▶ [Exercise tasks]
a: From the smoked lobster post, output the passage starting at the words "After the boat" and stopping after "this lovely dish.".
b: In the smoked lobster post, how long are the cedar wood sheets soaked in cold water?

::: Given passage

Lightly Smoked Lobster with Sea Purslane and Suffolk Samphire
I have been proven to be completely wrong, if I had not joined Twitter I would have never known about Polly Robinson from Food Safari UK.
I find the Suffolk coast line most intriguing,which explains our many visits.The Aldeburgh Food festival has become a highlight on our yearly foodie calendar. It’s a family affair and together with Ross’s parents, Annerly and Duke the dog , we make an annual pilgrimage to Aldeburgh to savour the best food that Suffolk has to offer.
Twitter worked it’s magic and I saw a message posted by Polly about the Sea Food Safari that was due to take place. Keen and interested we joined in on the fun.
It was a brilliant day starting with Polly’s home made flapjacks and coffee at the quay before boarding the small fishing vessel to sail up the river Ore. I got all excited as we spotted lambs grazing on the banks and so salt marsh lamb came to mind.
The reason for sailing up the Ore was to empty the lobster pots. We pulled the pots filled with numerous treasures, including various sizes of lobsters, common shore crabs, eels, whelks, sea urchins and jelly fish eggs. Peter, the captain for the day, reminded us that you are not allowed to fish for lobster unless you have a valid permit and you must return the lobsters to the sea that are below the legal 10cm size, that is measuring from the eye’s to where the tail is attached to the body. Peter was also keen to tell us some other names that fishermen call sea urchin’s but I think I shall keep that one for another time.
After the boat trip we took a behind the scenes tour of Pinney’s smoke house at Butley creek. This was followed by a delicious sea food lunch at Butley Orford Oysterage Restaurant.
While we visited the oysterage at Butley Creek ,Polly pointed out the samphire and sea purslane growing on the banks of the river, it was a fantastic find, so I helped myself to a useful supply to take home along with the lobster from earlier that day.
As we were driving home ,I toyed with a number of ideas on which recipe to use with the lobster and the other sea vegetables that we found that day. All of a sudden it came to me, the inspiration of the day was the smoke house.
We kept Larry the lobster neatly wrapped in damp news paper in the fridge until we were ready the following day to light the barbecue and make this lovely dish.
A few years ago when visiting New York I found these cedar wood sheets in one of the many classy delicatessens, they wrapped them around salmon to enclose all sorts of interesting flavours, marinades and herbs. After chatting with the person behind the counter he pointed me in the right direction to where I could purchase some of these cedar wood sheets. I brought some back home and tested them on the barbecue. The results were fantastic as the food inside steams while it is lightly smoked at the same time. The secret is that the barbecue must be fairly cool so that it cooks slowly before the soaked wood drys out and catches fire.
- 1lb lobster
- 2tbs extra virgin olive oil
- Sprigs of fresh herbs such as savoury, flowering thyme and rosemary
- 2 Cedar wood sheets soaked for one hour in cold water
- 4 spears of asparagus
Bring a large pan of water to the boil. Make sure that the lobster fits before you start.

::::::
::: Extracted data

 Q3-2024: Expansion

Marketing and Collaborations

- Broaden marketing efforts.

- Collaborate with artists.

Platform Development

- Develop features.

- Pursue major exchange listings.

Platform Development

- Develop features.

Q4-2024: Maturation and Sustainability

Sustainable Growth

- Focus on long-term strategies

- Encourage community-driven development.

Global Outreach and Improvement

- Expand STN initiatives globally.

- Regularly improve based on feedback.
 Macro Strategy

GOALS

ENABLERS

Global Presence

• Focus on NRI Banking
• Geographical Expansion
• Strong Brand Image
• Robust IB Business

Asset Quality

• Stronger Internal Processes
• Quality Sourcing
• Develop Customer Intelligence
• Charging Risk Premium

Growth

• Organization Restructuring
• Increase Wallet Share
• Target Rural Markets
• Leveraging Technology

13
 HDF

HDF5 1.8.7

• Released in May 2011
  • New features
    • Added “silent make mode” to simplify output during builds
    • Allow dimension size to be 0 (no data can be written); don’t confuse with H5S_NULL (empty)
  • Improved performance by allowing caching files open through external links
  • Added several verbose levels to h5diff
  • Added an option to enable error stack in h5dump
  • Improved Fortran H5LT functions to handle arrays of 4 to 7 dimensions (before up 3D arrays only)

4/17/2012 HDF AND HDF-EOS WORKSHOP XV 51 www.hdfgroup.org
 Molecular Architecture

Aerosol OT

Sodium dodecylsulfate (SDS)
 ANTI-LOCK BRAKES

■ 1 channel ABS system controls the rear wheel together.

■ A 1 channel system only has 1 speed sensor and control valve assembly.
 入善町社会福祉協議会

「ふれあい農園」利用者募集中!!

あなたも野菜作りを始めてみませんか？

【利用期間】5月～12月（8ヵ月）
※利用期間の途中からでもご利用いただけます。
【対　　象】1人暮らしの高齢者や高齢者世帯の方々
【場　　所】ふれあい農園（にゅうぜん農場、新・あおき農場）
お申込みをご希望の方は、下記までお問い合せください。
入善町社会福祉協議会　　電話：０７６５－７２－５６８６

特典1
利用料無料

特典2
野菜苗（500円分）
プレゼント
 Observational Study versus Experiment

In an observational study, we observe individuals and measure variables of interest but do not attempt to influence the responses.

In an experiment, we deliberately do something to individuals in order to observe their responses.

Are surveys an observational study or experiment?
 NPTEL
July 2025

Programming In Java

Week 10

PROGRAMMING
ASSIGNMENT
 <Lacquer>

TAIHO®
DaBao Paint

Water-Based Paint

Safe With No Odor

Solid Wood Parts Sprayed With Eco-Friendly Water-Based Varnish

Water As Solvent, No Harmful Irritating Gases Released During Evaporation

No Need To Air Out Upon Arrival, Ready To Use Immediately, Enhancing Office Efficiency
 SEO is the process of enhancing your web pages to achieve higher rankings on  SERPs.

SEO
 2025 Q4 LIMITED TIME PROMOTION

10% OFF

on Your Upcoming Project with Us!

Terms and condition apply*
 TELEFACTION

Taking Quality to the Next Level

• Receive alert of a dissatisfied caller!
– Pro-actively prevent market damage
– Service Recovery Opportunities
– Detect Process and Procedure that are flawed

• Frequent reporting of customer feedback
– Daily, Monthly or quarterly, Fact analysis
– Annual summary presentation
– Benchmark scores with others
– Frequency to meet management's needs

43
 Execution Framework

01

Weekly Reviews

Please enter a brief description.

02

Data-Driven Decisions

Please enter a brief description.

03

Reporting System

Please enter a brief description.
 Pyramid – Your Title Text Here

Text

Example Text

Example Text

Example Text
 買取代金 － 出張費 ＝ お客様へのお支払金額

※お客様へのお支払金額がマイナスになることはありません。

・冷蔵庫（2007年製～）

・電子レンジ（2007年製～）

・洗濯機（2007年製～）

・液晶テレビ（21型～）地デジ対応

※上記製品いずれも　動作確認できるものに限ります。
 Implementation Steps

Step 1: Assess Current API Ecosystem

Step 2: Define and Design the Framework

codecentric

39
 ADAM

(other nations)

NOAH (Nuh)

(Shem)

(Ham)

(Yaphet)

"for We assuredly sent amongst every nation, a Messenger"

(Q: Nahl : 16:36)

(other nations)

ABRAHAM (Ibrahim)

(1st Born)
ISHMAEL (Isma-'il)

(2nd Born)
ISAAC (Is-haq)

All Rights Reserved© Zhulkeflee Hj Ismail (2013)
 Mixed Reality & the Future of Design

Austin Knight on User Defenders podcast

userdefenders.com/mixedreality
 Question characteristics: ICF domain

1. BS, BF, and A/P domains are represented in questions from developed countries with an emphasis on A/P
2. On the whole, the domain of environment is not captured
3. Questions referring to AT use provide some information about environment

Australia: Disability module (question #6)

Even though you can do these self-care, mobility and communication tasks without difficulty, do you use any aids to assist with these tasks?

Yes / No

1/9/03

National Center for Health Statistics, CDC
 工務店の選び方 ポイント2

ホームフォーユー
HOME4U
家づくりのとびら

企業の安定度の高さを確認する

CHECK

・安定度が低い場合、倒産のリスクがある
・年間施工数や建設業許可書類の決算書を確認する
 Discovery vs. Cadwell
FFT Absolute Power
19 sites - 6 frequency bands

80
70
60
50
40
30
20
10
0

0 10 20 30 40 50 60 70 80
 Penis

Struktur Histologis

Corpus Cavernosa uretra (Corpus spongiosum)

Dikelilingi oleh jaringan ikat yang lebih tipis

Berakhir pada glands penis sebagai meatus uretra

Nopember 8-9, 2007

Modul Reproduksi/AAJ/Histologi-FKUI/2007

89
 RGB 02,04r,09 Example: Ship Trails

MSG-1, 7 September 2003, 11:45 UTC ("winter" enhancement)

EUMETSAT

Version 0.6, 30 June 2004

::::::

▶ [Task responses]
a:
After the boat trip we took a behind the scenes tour of Pinney’s smoke house at Butley creek. This was followed by a delicious sea food lunch at Butley Orford Oysterage Restaurant.
While we visited the oysterage at Butley Creek ,Polly pointed out the samphire and sea purslane growing on the banks of the river, it was a fantastic find, so I helped myself to a useful supply to take home along with the lobster from earlier that day.
As we were driving home ,I toyed with a number of ideas on which recipe to use with the lobster and the other sea vegetables that we found that day. All of a sudden it came to me, the inspiration of the day was the smoke house.
We kept Larry the lobster neatly wrapped in damp news paper in the fridge until we were ready the following day to light the barbecue and make this lovely dish.

b: One hour.